» GIVEN INSTRUCTION
Give every line from the start of the records through the line containing "pixel 338 4 →", inclusive, as a numbered list, omitting blank lines.

==========

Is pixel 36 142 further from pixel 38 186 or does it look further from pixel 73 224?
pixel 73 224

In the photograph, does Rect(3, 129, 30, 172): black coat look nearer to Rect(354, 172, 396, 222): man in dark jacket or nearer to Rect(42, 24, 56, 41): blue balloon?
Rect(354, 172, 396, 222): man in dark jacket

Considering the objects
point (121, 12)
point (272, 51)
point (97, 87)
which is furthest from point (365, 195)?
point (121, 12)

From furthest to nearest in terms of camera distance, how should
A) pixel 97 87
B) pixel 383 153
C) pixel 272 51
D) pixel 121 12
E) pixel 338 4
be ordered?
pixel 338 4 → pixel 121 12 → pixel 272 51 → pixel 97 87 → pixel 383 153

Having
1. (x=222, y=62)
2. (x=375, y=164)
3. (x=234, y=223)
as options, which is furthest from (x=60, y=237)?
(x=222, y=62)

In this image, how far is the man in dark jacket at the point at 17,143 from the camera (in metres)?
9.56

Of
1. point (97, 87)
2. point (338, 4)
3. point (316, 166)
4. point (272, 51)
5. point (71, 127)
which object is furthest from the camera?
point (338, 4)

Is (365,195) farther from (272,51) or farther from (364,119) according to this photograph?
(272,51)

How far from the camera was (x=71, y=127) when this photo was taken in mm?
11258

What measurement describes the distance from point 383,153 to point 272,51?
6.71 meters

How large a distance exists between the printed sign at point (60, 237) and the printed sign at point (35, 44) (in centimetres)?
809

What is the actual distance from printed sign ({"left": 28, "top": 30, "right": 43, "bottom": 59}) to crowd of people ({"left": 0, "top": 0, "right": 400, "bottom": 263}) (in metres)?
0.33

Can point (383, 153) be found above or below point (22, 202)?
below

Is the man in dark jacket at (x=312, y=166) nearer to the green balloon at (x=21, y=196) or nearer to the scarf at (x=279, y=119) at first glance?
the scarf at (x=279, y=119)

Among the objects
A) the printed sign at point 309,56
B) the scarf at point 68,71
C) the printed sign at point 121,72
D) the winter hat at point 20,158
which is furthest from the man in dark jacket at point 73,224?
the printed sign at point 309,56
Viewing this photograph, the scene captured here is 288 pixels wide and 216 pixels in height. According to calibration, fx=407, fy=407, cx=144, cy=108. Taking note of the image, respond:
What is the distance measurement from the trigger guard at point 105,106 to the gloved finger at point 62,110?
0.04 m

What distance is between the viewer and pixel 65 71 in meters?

==========

» ANSWER FOR THIS EXERCISE
1. Is pixel 36 142 further from pixel 38 186 or does it look further from pixel 73 224?
2. pixel 73 224
3. In the photograph, does Rect(3, 129, 30, 172): black coat look nearer to Rect(354, 172, 396, 222): man in dark jacket or nearer to Rect(42, 24, 56, 41): blue balloon?
4. Rect(354, 172, 396, 222): man in dark jacket
5. Considering the objects
6. point (121, 12)
7. point (272, 51)
8. point (97, 87)
9. which is furthest from point (365, 195)?
10. point (121, 12)
11. From furthest to nearest in terms of camera distance, how should
12. A) pixel 97 87
13. B) pixel 383 153
14. C) pixel 272 51
15. D) pixel 121 12
16. E) pixel 338 4
17. be ordered?
18. pixel 338 4 → pixel 121 12 → pixel 272 51 → pixel 97 87 → pixel 383 153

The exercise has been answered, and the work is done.